• _Aşağıdakileri tamamlayın_:
1/ Medine yolculuğu metninden "Uçak gökyüzüne doğru" ile başlayıp "Medine Havaalanı’na inmişti." ile biten bölümü aynen alıntılayın.
2/ Medine yolculuğu metnine göre grup, Ravza-i Mutahhara ziyaretine kimin rehberliğinde gidecekti?

Misbah Eratilla

Misbah Eratilla

Mail: m.eratilla@gmail.com

Uyumayan Şehirler

Medine

Havalimanına yeni varmıştık. İlk defa gördüğüm insanları seyre dalmıştım. Burada herkes bir yerlere doğru hızlı adımlarla yürüyordu.

Değişik renkteki insanları gördüğümde özellikle de uzun boylu zenciler dikkatimi çekmişti. Bir müddet de gözleri çekik saçları dik, ufak tefek boylu insanları da seyrettim. Daha önce hayalimde bile canlandıramadığım çeşit çeşit insanları bir arada görüyordum. Zamanım olsaydı oturup günlerce farklı insanları izlemek isterdim. 

Kılık kıyafetleri, başlarındaki örtüleri, boyunlarındaki kolyeleri, kollarında ve vücutlarındaki dövmeleri bir arada görmek insana farklı bir tat veriyordu... Herkes birbirini çok rahat anlıyor gibi hareket ediyordu. Bu duygu yoğunluğu içinde etrafıma bakınarak pasaport ve kimliklerimizi uçuş kapısındaki görevlilere verdik ve ardından bir tünelden geçtik.

Uçağın giriş kapısında “hoş geldiniz” diyen iki görevliyle selâmlaştıktan sonra orta sıralardaki yerimize geçtik. Uçağımız saat 16.40’ta İstanbul’dan Medine’ye havalanacaktı. Uçak önce gürültülü bir sesle çalıştı sonra tekerlekleri yerde hızlandı. Biri beni yukarıya çekiyormuş gibi içimde bir boşluk hissettim.

Uçak gökyüzüne doğru havalanırken ben de havalanıyor gibiydim. Bir müddet sonra uçak bulutların üstüne çıkmıştı. Gökyüzünde bulutlar etrafa dağılan pamuk yığınlarını andırıyordu. Uçağımız akşam saat 08.00’da Medine Havaalanı’na inmişti. 

Medine’ye vardığımda duyduklarıma ve hayallerime giydirdiğim elbiseyle etrafıma bakındım. Gözlerim, aklım ve kalbimden gelecek sürpriz ve şokları, ışık ve ateş olarak damarlarımdan kanıma karışacak anı bekliyordum. Otele vardıktan yarım saat sonra yani gece saat 12.00’da Hatay İskenderunlu Ali Hoca rehberliğinde grup olarak Peygamberimizin (asm) Türbesi’ni Ravza-i Mutahhara’yı (Cennet bahçesi) ziyarete gideceğimiz söylendi. Herkes saatinde toplandı. Cami avlusuna adımımızı attığımızda bizi içine çeken ve kollarını açmış bize “gel” diyen Hz. Peygamberin (asm) manevî havası elektrik çarpmış gibi bedenimde hissettim. Etrafımıza bakınıyorduk. Yerler göze hoş görünen mermerlerle kaplı ve çevre tertemizdi. Etraf zeminle uyumlu bir kompozisyon sunuyordu.

• _Ham veriler_:
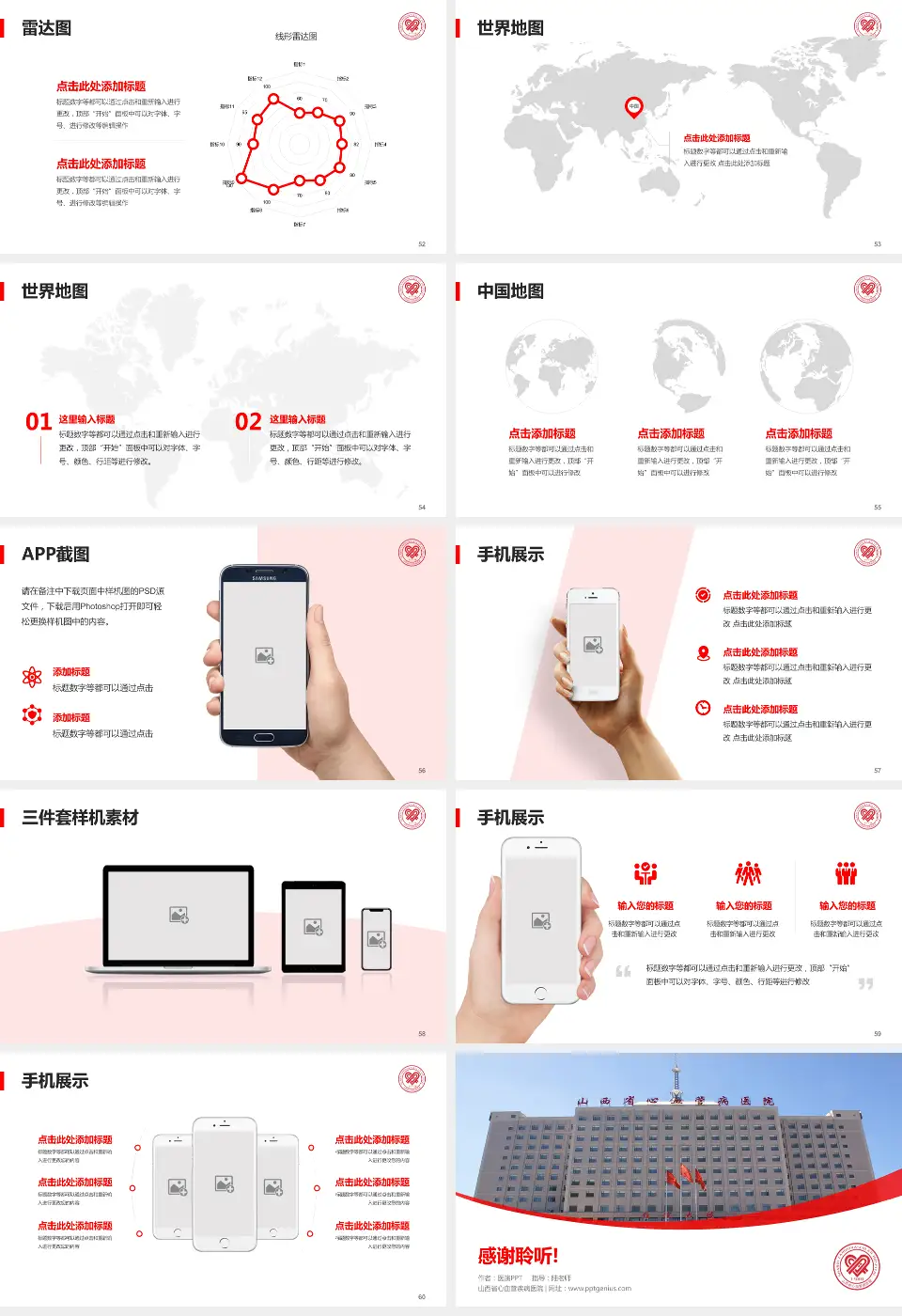 山西省心血管疾病医院医院简介/日常通用PPT模板16:9格式幻灯片预览图7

• _Alıştırma sonuçları_:
1/
Uçak gökyüzüne doğru havalanırken ben de havalanıyor gibiydim. Bir müddet sonra uçak bulutların üstüne çıkmıştı. Gökyüzünde bulutlar etrafa dağılan pamuk yığınlarını andırıyordu. Uçağımız akşam saat 08.00’da Medine Havaalanı’na inmişti.

2/ Hatay İskenderunlu Ali Hoca'nın rehberliğinde.